The Model Context Protocol (MCP) API provides a powerful interface for extracting data from web pages through standardized tools and resources. Whether you're building automated scraping workflows, integrating AI-powered data extraction, or creating custom web automation tools, the MCP API offers a flexible and efficient approach to accessing web content.

Understanding MCP API Architecture

The MCP API operates on a client-server architecture where:

  • MCP Server: Exposes tools and resources for web interaction (browser automation, scraping, etc.)
  • MCP Client: Connects to servers and invokes their tools
  • Tools: Executable functions like browser_snapshot, browser_click, or custom scraping operations
  • Resources: Accessible data endpoints that can be read without execution

This architecture allows you to build modular, reusable data extraction pipelines that can leverage multiple specialized servers simultaneously.

Setting Up MCP API Access

Installing the MCP SDK

First, install the MCP SDK in your preferred language:

Python:

pip install mcp

JavaScript/Node.js:

npm install @modelcontextprotocol/sdk

Connecting to an MCP Server

To use the MCP API for data extraction, you need to connect to an MCP server that provides scraping capabilities.

Python Example:

from mcp import ClientSession, StdioServerParameters
from mcp.client.stdio import stdio_client

# Configure server parameters
server_params = StdioServerParameters(
    command="npx",
    args=["-y", "@modelcontextprotocol/server-playwright"]
)

async def connect_to_mcp():
    async with stdio_client(server_params) as (read, write):
        async with ClientSession(read, write) as session:
            await session.initialize()

            # List available tools
            tools = await session.list_tools()
            print(f"Available tools: {[tool.name for tool in tools.tools]}")
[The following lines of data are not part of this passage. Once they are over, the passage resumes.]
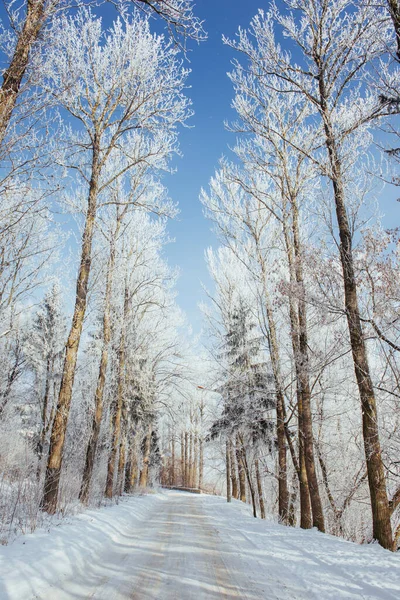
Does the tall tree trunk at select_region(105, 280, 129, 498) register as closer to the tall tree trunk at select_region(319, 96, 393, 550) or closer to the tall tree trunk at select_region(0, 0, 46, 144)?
the tall tree trunk at select_region(319, 96, 393, 550)

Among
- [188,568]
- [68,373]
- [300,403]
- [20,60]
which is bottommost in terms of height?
[188,568]

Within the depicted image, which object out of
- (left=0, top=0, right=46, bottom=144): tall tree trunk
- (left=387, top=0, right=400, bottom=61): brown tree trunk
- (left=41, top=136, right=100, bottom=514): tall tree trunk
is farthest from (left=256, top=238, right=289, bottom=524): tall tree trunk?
(left=0, top=0, right=46, bottom=144): tall tree trunk

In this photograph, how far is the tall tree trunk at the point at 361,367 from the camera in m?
5.47

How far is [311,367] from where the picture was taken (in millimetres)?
8289

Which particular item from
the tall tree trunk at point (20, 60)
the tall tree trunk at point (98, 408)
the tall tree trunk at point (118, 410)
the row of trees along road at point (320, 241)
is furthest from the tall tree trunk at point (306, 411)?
the tall tree trunk at point (118, 410)

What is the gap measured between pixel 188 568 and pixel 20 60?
21.8ft

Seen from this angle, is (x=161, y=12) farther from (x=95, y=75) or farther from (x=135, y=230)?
(x=135, y=230)

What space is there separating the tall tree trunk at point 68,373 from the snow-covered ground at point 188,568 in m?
0.73

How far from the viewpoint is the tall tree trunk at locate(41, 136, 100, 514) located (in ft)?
21.0

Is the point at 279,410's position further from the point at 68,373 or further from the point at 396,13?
the point at 396,13

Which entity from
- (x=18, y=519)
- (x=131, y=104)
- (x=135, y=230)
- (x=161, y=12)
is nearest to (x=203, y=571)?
(x=18, y=519)

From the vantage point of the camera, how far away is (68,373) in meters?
7.20

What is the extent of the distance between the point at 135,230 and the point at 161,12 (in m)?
9.69

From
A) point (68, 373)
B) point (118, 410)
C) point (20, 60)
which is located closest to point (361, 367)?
point (68, 373)
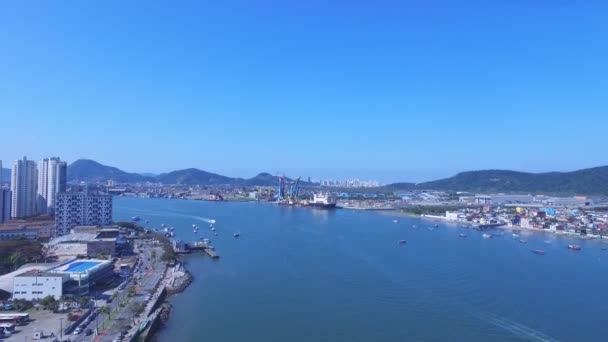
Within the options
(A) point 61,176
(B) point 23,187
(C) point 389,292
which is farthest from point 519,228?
(B) point 23,187

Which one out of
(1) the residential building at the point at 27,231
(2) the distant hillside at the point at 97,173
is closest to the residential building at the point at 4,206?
(1) the residential building at the point at 27,231

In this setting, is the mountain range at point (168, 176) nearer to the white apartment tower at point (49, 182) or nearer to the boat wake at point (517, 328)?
the white apartment tower at point (49, 182)

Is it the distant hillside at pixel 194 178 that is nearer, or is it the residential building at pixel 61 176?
the residential building at pixel 61 176

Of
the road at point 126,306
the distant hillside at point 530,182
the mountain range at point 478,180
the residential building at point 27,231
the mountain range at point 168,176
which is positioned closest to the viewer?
the road at point 126,306

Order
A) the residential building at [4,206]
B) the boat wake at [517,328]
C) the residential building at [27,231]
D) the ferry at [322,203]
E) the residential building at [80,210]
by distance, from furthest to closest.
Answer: the ferry at [322,203], the residential building at [4,206], the residential building at [80,210], the residential building at [27,231], the boat wake at [517,328]

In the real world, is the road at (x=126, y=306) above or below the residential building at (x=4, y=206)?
below

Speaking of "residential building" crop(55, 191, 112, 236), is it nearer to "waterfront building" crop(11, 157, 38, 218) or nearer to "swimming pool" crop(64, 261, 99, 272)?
"waterfront building" crop(11, 157, 38, 218)

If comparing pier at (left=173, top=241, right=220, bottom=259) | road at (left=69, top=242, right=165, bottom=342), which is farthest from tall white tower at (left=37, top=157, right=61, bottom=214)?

            return session

JavaScript Example:

import { Client } from '@modelcontextprotocol/sdk/client/index.js';
import { StdioClientTransport } from '@modelcontextprotocol/sdk/client/stdio.js';

async function connectToMCP() {
  const transport = new StdioClientTransport({
    command: 'npx',
    args: ['-y', '@modelcontextprotocol/server-playwright']
  });

  const client = new Client({
    name: 'data-extraction-client',
    version: '1.0.0'
  }, {
    capabilities: {}
  });

  await client.connect(transport);

  // List available tools
  const tools = await client.listTools();
  console.log('Available tools:', tools.tools.map(t => t.name));

  return client;
}

Extracting Data with MCP Tools

Using Browser Snapshot for Data Extraction

The browser_snapshot tool captures the accessibility tree of a web page, providing a structured view of content that's ideal for extraction.

Python Example:

async def extract_page_data(session, url):
    # Navigate to the target URL
    await session.call_tool("browser_navigate", arguments={"url": url})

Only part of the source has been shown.